### Goal of the exercise
Copy out the lines from the one containing "Comparing [274,8] and" through the one containing "59.5 meters", inclusive, reproducing each exactly as it appears in the listing.

[BEGIN Dataset rows]

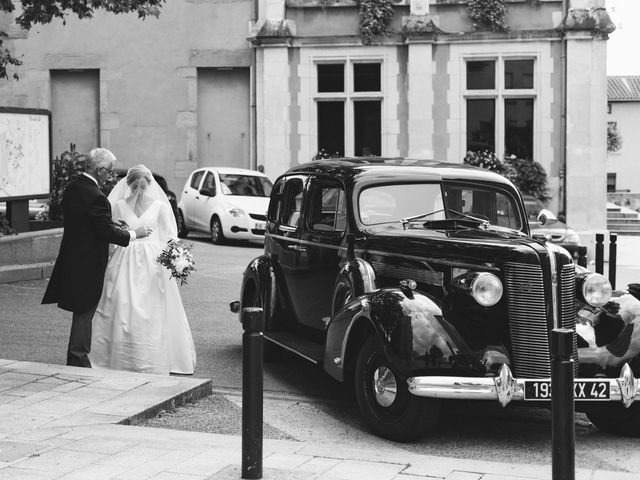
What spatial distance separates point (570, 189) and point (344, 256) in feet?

[END Dataset rows]
[BEGIN Dataset rows]

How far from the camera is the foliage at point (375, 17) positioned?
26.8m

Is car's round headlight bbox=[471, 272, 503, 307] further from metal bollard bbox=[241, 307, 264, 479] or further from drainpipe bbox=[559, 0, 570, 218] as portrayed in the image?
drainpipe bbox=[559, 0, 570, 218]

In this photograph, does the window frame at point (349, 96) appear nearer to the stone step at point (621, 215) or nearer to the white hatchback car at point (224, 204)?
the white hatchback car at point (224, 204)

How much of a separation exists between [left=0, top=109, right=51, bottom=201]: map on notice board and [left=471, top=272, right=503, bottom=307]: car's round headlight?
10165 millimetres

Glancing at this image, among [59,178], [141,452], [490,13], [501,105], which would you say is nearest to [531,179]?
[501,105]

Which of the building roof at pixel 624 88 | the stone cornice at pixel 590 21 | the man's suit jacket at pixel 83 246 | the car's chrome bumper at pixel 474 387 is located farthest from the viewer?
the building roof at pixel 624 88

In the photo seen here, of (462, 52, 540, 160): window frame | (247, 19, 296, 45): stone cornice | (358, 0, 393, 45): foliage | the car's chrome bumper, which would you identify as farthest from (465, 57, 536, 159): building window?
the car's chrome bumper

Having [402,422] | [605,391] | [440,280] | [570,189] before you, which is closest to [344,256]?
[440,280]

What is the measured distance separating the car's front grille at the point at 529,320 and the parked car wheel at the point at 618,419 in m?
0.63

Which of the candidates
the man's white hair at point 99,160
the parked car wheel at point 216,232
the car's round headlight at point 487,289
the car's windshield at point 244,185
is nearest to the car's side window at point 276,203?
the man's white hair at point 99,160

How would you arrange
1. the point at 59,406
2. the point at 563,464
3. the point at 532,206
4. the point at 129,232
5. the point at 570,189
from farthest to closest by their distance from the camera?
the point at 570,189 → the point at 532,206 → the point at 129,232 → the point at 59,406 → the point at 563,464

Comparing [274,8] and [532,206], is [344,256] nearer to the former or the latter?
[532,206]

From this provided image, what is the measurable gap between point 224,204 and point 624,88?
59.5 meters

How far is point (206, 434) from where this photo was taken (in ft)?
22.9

[END Dataset rows]
[BEGIN Dataset rows]

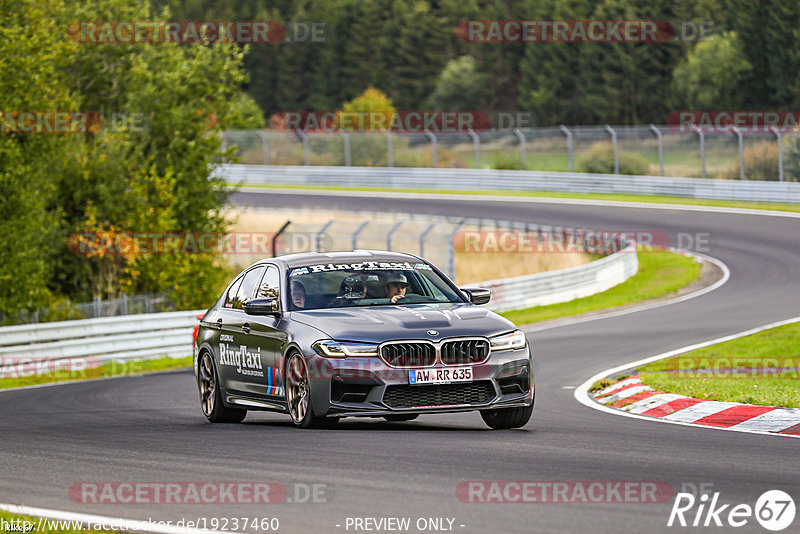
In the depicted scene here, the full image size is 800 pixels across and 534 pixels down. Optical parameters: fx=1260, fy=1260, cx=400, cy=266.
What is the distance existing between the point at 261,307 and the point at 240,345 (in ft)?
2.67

[END Dataset rows]

### Response
Comparing [274,8] and [532,206], is [344,256] nearer to the former or the latter?
[532,206]

From this provided image, what is the measurable gap between point 224,204 and point 624,88?
59.5 meters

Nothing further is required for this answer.